Sorry, I didn't have time to put the files in a webspace. I'll try do to it when I have time. Besides that, I've switched the RAM of that faulty server with another one and haven't got any problem since then. I want to wait a little longer before saying that that fixed the problem, since it is sporadic.
If your NT still have hardware error, it crashes within one week for a production environment. Before you replace the faulty CPU, your NT crashes within 2-3 days.  It is great improvement. BTW do you have any update of the poblem.
Server didn't crash since the memore replacement.
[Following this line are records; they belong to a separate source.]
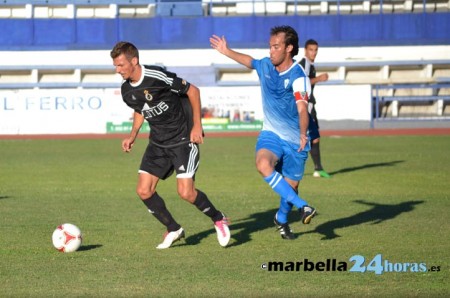 El Marbella FC jugará ocho partidos durante la pretemporada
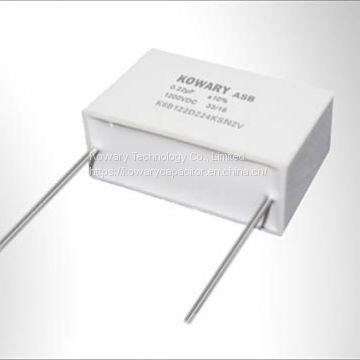 Power Electronic Capacitor IGBT Snubber ASB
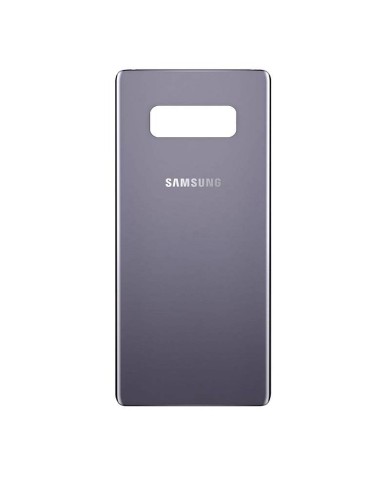 Tapa Trasera Samsung Galaxy Note 8 N950 Violeta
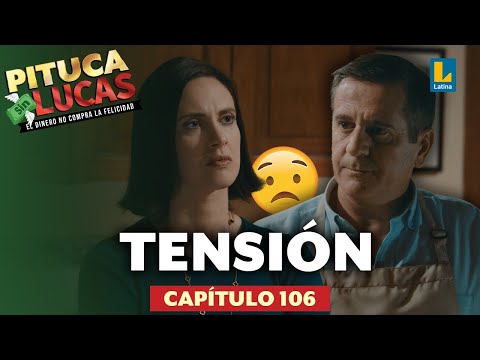 Techi amenaza a José Antonio: Tu estadía es temporal  | Pituca Sin Lucas - Capítulo 106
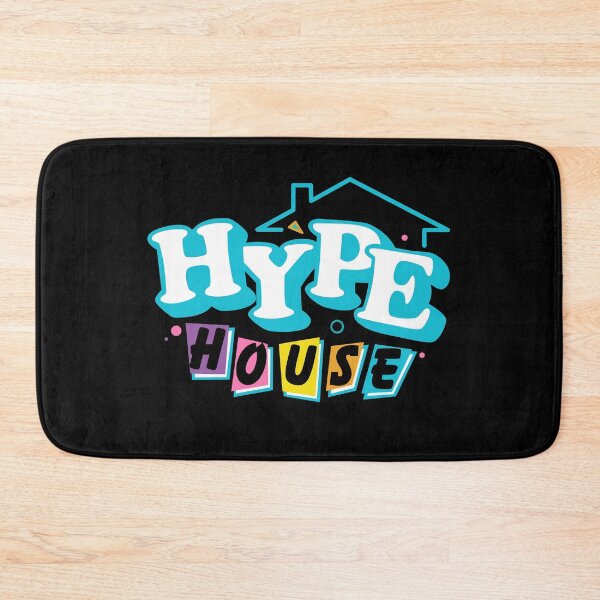Item preview, The Hype House designed and sold by OffbeatOctopus.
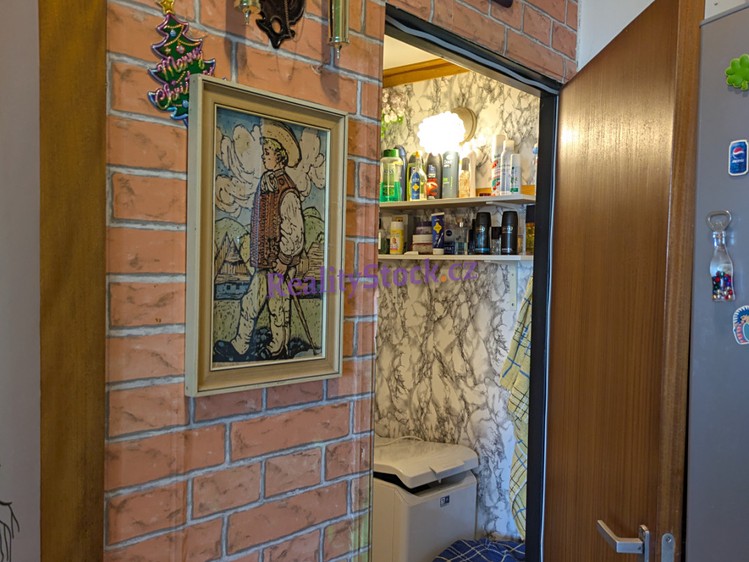 Квартира 1+kk на продаж, 30 м² (5 з 12)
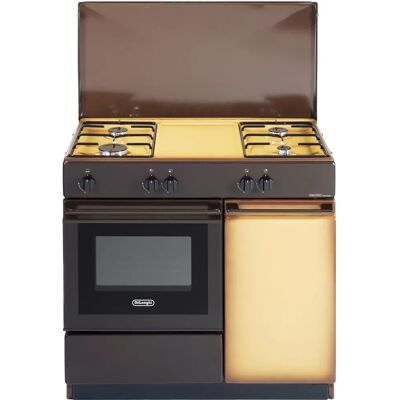 De'Longhi - SGK 854 NM - Coppertone - 4-Burner - gas cooker De'Longhi - SGK 854 NM - Coppertone - 4-Burner - gas cooker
Hence I must conclude that it was a faulty memory problem.

thanks for all your help cpc2004!
Your NT has two hardware error. The faulty CPU and the RAM.  Most of the crashes are caused by faulty CPU. Some faulty RAM can pass the memtest. Maybe memtest does not run long enough (ie your NT crashes 11 days). I don't think you can aford to shutdown the NT for 2 weeks to run the memtest. You can use Prime 95 to stress test your ram and it executes at Windows environment. I am not sure whether prime 95 supports NT Platform.

If the RAM cannot pass memtest, it must be faulty.  Even it passes the memtest, it does not mean it is good.
I've run 2 different kind of test on the Memory, and they both gave a pass result. If I'm not mistaken, the fact the memory is ECC can give a false positive result.